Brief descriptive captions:
□ □ □ □ □ □ □
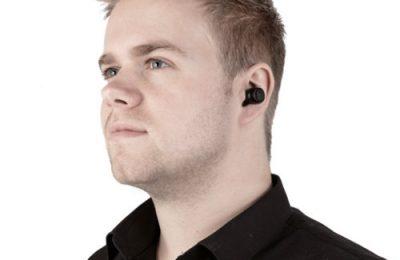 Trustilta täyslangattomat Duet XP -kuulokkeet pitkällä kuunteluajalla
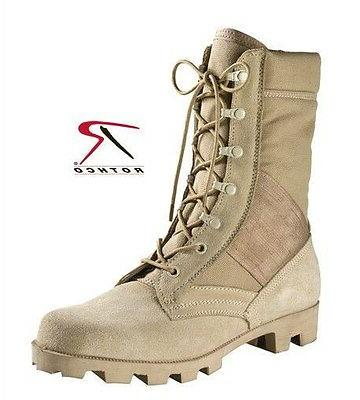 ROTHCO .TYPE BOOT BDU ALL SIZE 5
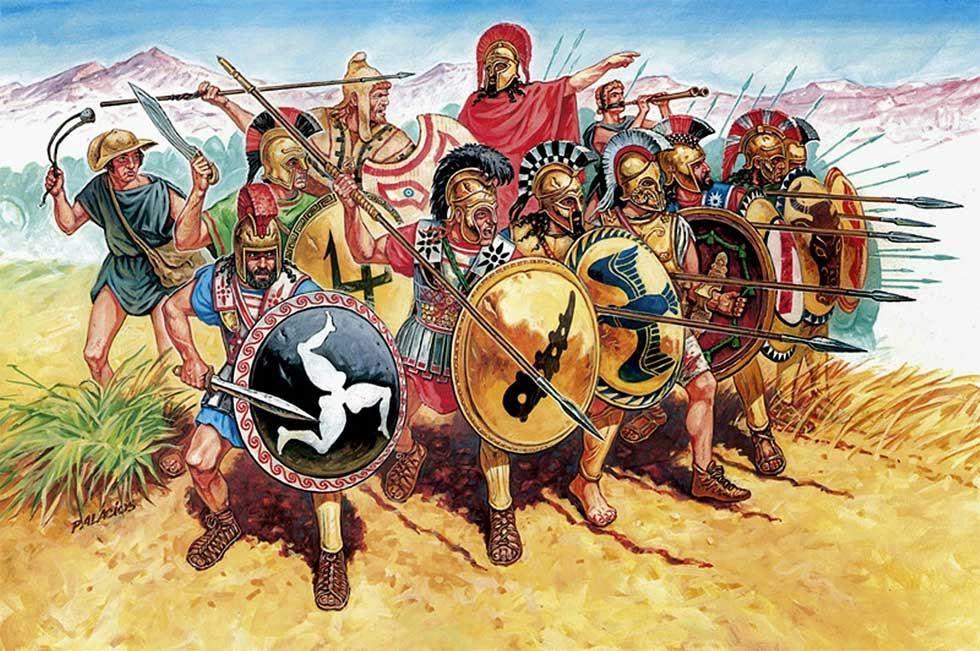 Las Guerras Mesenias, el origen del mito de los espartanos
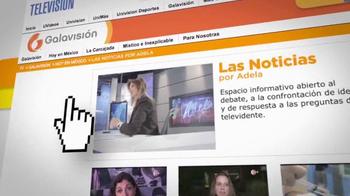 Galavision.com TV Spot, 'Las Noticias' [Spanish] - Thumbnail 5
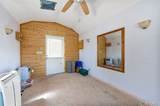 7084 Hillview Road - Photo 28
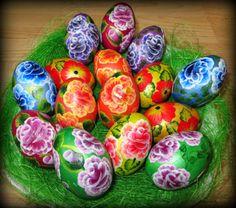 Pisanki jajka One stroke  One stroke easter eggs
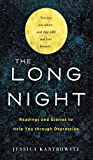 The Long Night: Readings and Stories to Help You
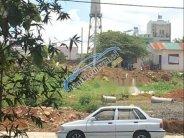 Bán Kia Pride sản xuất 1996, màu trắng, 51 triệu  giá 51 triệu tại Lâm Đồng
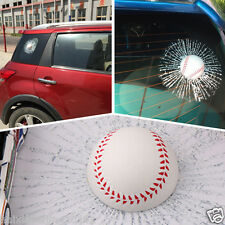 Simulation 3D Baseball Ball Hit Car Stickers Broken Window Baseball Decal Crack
□ □ □ □ □ □ □
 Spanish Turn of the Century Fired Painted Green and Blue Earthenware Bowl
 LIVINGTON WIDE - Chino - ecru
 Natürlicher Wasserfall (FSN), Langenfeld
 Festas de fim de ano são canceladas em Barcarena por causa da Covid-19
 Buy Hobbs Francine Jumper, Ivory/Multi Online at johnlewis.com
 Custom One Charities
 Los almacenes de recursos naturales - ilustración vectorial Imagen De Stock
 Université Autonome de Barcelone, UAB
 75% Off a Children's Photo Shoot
□ □ □ □ □ □ □
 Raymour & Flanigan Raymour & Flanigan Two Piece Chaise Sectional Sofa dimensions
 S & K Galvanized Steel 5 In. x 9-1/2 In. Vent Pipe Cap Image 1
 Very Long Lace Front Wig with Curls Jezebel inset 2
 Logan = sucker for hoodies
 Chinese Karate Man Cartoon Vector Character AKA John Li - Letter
□ □ □ □ □ □ □
Starting at the line above that contains "Very Long Lace", write out each line exactly until the line that contains "Chinese Karate Man" has been written, and stop there.

Answer to this exercise -
 Very Long Lace Front Wig with Curls Jezebel inset 2
 Logan = sucker for hoodies
 Chinese Karate Man Cartoon Vector Character AKA John Li - Letter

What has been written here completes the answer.